Alper Görmüş

24 Mayıs 2013, Cuma

“Japon şair” olarak Mustafa Denizli

Aktüel için altı yıldır portreler yazıyorum... Onlara dönüp baktığımda, bazılarını kısmen değiştirmek arzusu duyuyorum... Hatta dergi yönetimine bazı eski portreleri yeniden yazmak gibi bir teklif götüresim bile var; düşünüyorum. Mesela Mustafa Denizli portresi, onlardan biri... Denizli portresinde, onun "cesaret"inin akledilmiş bir cesaret olduğunu öne sürmüş, o nedenle de sahici bulmadığımı söylemiştim... Şimdi böyle düşünmüyorum... Keza, şu satırlarda ifadesini bulan değerlendirmelerin de sorunlu olduğu kanaatindeyim:

"1980'lerin ve 90'ların 'bir şey yap öne çık' kültürünün pek fazla dikkat çekmeyen bir veçhesi de insanları 'erdem'le etkilemeye çalışmaktı. Zamanın ruhuna uygun kimi hasletler bu dönemde 'akledildi' ve birileri de bu kulvardan ilerleyerek öne çıktı. Mustafa Denizli, bunun futbol dünyasındaki temsilcisi..."
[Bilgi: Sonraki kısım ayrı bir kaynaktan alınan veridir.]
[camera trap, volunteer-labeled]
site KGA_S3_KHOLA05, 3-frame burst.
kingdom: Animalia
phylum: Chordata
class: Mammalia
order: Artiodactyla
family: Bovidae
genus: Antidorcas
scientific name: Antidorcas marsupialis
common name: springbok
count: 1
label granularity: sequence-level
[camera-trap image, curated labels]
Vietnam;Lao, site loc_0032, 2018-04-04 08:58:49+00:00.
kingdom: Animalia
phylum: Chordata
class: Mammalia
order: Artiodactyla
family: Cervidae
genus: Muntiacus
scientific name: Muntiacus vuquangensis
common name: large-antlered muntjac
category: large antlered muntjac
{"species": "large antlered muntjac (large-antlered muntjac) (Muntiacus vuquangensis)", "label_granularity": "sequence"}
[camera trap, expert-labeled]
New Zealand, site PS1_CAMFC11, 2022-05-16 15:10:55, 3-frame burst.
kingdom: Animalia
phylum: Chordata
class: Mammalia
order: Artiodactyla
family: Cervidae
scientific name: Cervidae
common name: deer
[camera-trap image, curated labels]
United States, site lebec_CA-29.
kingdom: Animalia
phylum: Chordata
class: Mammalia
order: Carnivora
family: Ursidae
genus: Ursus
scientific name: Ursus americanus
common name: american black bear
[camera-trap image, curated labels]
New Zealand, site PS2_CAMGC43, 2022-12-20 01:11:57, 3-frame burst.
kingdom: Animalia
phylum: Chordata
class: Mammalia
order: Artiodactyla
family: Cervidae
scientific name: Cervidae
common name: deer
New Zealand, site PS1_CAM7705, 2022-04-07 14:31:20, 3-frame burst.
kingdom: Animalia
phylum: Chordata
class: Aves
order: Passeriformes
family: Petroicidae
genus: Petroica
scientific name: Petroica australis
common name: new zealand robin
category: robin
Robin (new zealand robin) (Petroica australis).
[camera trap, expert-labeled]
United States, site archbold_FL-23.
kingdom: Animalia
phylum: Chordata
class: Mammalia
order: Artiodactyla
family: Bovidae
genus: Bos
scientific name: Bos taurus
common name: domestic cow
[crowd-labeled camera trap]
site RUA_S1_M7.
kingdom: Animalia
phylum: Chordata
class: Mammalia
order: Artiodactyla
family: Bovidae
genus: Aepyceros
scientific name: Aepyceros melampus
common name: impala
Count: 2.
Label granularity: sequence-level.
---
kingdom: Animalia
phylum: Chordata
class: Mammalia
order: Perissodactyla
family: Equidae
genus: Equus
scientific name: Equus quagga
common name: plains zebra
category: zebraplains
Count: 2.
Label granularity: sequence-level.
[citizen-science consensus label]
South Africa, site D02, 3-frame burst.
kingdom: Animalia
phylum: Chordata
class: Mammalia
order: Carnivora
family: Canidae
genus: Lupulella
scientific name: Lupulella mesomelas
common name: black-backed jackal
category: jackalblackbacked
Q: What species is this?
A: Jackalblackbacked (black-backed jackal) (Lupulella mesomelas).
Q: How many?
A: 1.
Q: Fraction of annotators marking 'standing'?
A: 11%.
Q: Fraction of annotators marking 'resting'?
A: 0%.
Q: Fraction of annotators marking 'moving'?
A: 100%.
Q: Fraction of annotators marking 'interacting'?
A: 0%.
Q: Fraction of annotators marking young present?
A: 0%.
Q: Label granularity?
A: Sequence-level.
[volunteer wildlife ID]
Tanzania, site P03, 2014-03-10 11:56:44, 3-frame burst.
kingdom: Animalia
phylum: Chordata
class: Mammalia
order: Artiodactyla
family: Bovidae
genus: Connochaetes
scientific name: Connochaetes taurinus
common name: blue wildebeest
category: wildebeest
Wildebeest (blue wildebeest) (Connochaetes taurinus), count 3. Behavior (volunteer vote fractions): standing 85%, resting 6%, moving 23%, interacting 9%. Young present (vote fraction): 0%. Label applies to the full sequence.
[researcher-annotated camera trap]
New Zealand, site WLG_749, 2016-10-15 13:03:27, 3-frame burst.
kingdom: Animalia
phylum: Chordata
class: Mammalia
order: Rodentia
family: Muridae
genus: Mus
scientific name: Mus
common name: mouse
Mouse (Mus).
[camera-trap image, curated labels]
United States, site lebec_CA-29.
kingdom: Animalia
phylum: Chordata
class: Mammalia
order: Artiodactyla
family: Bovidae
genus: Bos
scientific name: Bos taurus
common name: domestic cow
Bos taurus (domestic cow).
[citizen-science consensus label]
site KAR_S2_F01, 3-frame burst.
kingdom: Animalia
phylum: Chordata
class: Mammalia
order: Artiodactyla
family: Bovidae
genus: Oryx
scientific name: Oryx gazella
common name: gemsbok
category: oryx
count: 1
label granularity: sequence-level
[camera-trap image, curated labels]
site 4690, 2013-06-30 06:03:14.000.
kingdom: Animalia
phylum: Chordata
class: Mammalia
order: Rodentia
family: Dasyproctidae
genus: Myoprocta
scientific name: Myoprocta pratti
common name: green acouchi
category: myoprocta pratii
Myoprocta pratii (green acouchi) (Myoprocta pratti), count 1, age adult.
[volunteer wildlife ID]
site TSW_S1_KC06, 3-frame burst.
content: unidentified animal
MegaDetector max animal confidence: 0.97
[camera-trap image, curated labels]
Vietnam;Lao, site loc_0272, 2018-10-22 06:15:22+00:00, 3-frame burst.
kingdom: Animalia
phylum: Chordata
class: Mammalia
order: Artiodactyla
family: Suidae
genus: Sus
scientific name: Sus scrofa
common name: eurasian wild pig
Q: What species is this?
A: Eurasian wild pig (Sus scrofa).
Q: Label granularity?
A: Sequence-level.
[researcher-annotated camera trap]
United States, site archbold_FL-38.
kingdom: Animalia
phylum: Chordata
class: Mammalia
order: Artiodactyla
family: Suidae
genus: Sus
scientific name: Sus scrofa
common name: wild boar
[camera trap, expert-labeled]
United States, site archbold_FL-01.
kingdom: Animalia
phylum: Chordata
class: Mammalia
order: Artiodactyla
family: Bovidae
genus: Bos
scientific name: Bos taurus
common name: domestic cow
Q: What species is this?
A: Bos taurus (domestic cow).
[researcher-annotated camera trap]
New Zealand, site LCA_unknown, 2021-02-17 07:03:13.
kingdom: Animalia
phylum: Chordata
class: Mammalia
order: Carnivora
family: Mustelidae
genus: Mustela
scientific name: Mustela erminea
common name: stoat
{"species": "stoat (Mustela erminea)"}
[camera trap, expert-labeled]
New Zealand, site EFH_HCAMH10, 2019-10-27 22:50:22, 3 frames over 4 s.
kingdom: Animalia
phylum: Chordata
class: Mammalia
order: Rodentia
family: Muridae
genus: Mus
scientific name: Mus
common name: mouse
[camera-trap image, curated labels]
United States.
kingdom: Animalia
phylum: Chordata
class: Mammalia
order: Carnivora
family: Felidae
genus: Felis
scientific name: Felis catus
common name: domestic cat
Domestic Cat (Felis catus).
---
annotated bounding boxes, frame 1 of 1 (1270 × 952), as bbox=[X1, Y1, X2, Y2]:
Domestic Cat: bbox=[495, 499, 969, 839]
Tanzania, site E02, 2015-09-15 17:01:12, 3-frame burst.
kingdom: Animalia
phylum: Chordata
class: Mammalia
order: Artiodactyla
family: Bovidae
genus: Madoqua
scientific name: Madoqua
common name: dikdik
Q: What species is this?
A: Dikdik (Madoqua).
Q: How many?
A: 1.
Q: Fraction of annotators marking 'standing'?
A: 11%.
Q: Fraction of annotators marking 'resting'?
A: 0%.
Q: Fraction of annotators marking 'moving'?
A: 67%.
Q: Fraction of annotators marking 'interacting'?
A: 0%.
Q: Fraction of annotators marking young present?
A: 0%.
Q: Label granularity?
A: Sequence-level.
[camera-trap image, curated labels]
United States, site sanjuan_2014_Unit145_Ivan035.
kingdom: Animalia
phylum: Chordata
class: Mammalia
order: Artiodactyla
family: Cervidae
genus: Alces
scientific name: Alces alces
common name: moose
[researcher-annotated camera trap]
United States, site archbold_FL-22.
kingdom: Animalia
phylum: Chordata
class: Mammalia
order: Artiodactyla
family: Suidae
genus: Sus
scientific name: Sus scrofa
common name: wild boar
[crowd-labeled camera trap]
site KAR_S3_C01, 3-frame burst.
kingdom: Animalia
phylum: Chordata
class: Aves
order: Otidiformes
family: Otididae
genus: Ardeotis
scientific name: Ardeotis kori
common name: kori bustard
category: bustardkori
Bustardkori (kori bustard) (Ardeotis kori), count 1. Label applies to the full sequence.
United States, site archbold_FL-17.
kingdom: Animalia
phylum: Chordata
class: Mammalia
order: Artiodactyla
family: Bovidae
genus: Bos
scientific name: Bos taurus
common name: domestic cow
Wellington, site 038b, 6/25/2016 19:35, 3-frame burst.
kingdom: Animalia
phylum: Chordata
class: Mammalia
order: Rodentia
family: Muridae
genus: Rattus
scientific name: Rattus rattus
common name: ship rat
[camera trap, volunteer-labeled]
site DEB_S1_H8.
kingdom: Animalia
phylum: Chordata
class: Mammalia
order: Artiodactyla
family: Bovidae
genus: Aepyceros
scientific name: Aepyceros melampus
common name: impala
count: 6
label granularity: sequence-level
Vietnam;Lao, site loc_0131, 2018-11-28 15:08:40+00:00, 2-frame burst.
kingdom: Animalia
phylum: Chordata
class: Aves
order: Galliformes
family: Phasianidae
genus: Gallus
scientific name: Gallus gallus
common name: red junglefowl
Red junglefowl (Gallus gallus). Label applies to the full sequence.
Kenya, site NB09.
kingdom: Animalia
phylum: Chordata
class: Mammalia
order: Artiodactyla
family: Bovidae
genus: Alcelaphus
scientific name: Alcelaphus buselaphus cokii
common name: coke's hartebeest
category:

Şimdi uzun uzun bu hükme nasıl vardığımı, yazdığım portrede onu nasıl temellendirdiğimi anlatmayayım size. Fakat şu kadarını söyleyeyim: Şimdi artık bu değerlendirmemin nereden kaynaklandığını, neyi atladığım için Denizli'nin hakikatini tam olarak yansıtamadığını biliyorum... Şimdi anlıyorum ki, Mustafa Denizli hakkında yanlış bir kanaate ulaşmama, onun teknik direktörlük tercihlerini doğru bir biçimde anlamlandıramamam yol açmış...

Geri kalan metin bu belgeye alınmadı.